NRWEin mäßig erfolgreicher Vertreter für Elektro-Mixer fährt 1954 über Land. In Texas stößt Ray Kroc auf ein Restaurant, wie er noch keines gesehen hat: kein Kellner, keine Wartezeit, kein Besteck.Ratzfatz hat er seinen Burger, die Verpackung schmeißt er weg, und geschmeckt hat das Ding tatsächlich auch noch.

Der Windhund, der McDonald's groß machte
Michael Keaton als Ray Kroc Foto: splendid-film

Ray lässt sich von den Inhabern das System der Zubereitung erklären. Er ist auf eine Goldgrube gestoßen - auf die allererste Filiale von McDonald's. Kroc wird die Brüder McDonald ausbooten, die Burgerschmiede zum Giganten machen und sich als ihr Gründer ausgeben, als "The Founder", wie der Film von John Lee Hancock heißt.
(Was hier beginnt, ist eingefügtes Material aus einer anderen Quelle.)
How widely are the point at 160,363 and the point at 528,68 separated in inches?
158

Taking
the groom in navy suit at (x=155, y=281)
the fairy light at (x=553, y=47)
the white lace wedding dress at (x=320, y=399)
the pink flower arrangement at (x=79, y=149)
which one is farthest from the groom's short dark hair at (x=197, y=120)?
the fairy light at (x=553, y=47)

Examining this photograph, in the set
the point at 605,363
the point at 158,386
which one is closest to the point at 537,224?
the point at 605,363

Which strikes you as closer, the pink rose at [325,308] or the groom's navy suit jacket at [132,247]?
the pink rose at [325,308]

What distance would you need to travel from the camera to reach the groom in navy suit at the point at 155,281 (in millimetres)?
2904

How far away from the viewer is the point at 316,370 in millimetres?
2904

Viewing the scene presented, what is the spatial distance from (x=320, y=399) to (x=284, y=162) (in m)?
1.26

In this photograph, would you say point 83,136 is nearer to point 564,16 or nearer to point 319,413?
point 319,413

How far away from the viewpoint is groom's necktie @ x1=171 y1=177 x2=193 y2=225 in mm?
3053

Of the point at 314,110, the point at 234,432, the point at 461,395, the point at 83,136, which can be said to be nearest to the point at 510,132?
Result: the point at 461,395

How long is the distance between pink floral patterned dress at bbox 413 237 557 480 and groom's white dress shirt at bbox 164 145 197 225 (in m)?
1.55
Michael Keaton als Windhund

Michael Keaton spielt den Windhund Ray Kroc (gestorben 1984), der in den Annalen der Firma als "Big Mac" gehandelt wird, obwohl er ein kleines Würstchen war, das bei Dick (Nick Offerman) und Mac McDonald (John Carrell Lynch) um eine Chance bettelte. Nein, die Brüder halten nichts von Expansion. Ihr Laden brummt, bei weiteren Filialen sehen sie Probleme.
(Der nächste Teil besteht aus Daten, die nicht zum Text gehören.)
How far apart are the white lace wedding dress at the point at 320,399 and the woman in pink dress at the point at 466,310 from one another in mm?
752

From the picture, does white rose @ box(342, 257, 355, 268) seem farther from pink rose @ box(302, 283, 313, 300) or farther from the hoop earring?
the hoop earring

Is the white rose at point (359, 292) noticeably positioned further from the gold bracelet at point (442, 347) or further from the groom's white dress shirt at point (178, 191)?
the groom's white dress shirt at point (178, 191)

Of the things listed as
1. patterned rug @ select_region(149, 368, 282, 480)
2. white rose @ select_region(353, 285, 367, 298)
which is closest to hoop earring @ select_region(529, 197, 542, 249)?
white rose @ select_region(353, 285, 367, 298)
Ray wittert Chancen und bekniet die Brüder, ihm einen Vertrag zu geben. Er wird zum Mann für die Akquise, tut Geld und Geschäftsführer auf, ackert und rackert und eröffnet eine Filiale nach der anderen. Ray denkt groß, die Brüder nicht. Er will sie loswerden, die Grundstücke der Restaurants sind der passende Hebel dazu.

"The Founder" beginnt als unterhaltsame Humoreske um einen Glücksritter, den Keaton zwischen hemdsärmelig und visionär überzeugend spielt. In der Filmbio stecken ein Amerika-Porträt und eine Kapitalismus-Parabel, die vom Sieg der Kaltschnäuzigkeit erzählt.

Kleiner Vertreter wird großer Unternehmer, für Ray erfüllt sich der amerikanische Traum. Dass er trickst, intrigiert, Ideen und einen guten Namen stiehlt, was soll's? Das ist Amerika, wo Moral gegen Marketing keine Chance hat.